▶ TASKS TO CARRY OUT:
a. In the article about Alice's dressage season, which horse will she ride in the CDI4* at Aachen?
b. Carry on the article about Alice's dressage season, starting right after its last sentence.

▶ EXCERPT TO READ:
********************

In the CDI4* at Aachen Sept. 14-19, Alice will ride Candescent, the 11-year-old black Hanoverian mare on which she placed sixth in the U.S. Olympic team observation event from which the team of three and a reserve were selected for the Tokyo Games to earn an historic team silver medal.
Alice of Oldwick, New Jersey will compete both Candescent and Donatella M in the Grand Prix championship at Wayne, a Chicago suburb, this week. She won the U.S. Developing Grand Prix title on Donatella in 2020 and was runner-up on Harvest which she will show along with the American-bred Serenade MF in developing Grand Prix this year. She will compete Summersby in the six-year-old division, Gjenganger in the five-year-old and Ierland’s Eden in the four-year-old. Marcus Orlob, her coach, will ride Glory Day in the five-year-old and Maximus in the four-year-old divisions. Both horses are owned by Alice.
She has been a competitor for several years at the Festival of Champions, a conglomeration of championships for children and ponies up to Grand Prix as well as young horse divisions, as she has developed horses bought as youngsters from videos.
Aachen, a century-old tournament that showcases top dressage, jumping, eventing, driving and vaulting, was not on the radar for Alice, 42, but says she was talked into it by Charlotte Bredahl, the U.S. developing coach, and Marcus Orlob.

********************

▶ DATA BLOCK:
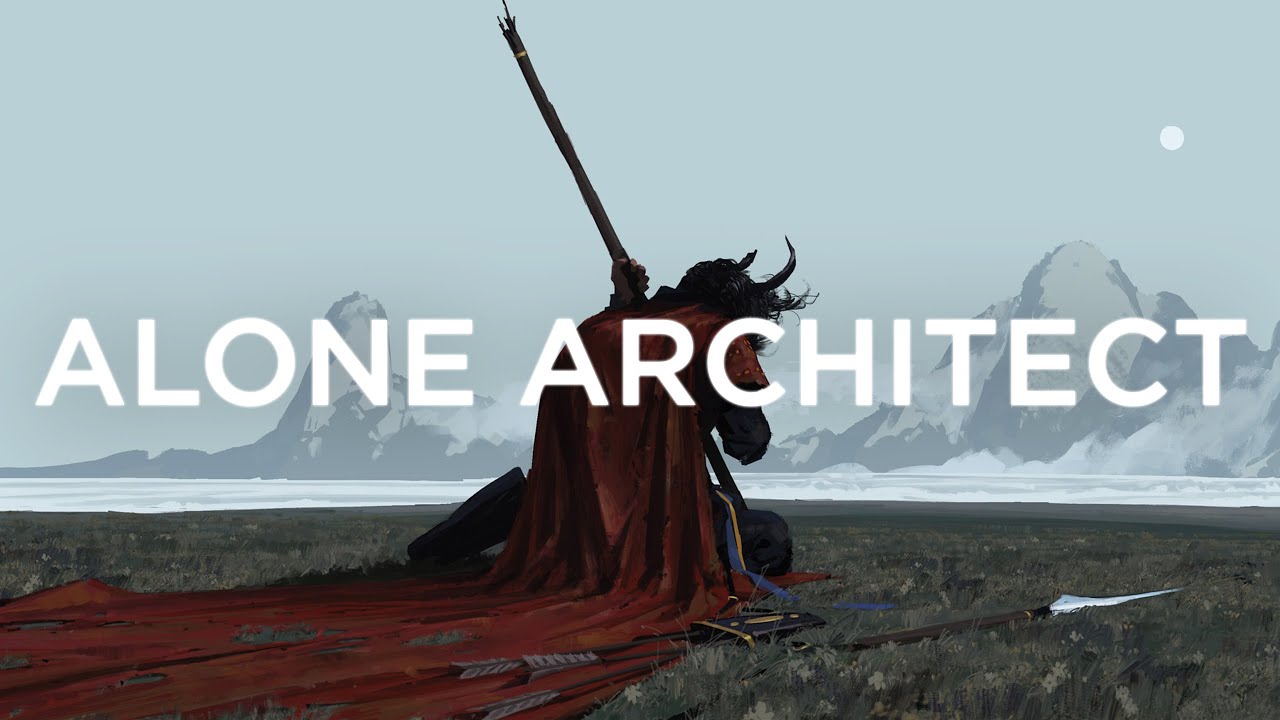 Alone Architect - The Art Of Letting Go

********************

▶ RESPONSES IN ORDER:
a. Candescent, the 11-year-old black Hanoverian mare.

b.
“I’m terrified,” she half-joked to dressage-news.com. ” It’s one thing to run your horses around your backyard, and it’s another thing to go to a horse show, and it’s like a whole other thing to go to Europe. It’s a whole different league that I don’t belong in. I think it’s a crazy idea but I got outvoted on this one so I’m just following orders.”
Candescent is the first of the four horses she is competing at the festival that she has developed to or near Grand Prix with more in the pipeline that could fulfill her goal of a lineup similar to top European riders. She points to Americans Laura Graves and Sabine Schut-Kery as doing what the sport means to her, successfully training young horses up to to top sport.
As a kid, Alice rode a $500 off-the-track Thoroughbred and whatever anyone would let her ride for free because that’s all she could do. It was sometimes “a disaster,” she recalls, often landing in the dirt but, “I got hours and hours on horseback so you get a really good sense of horses and how they react and about feel. I think that can translate into how to train a horse.”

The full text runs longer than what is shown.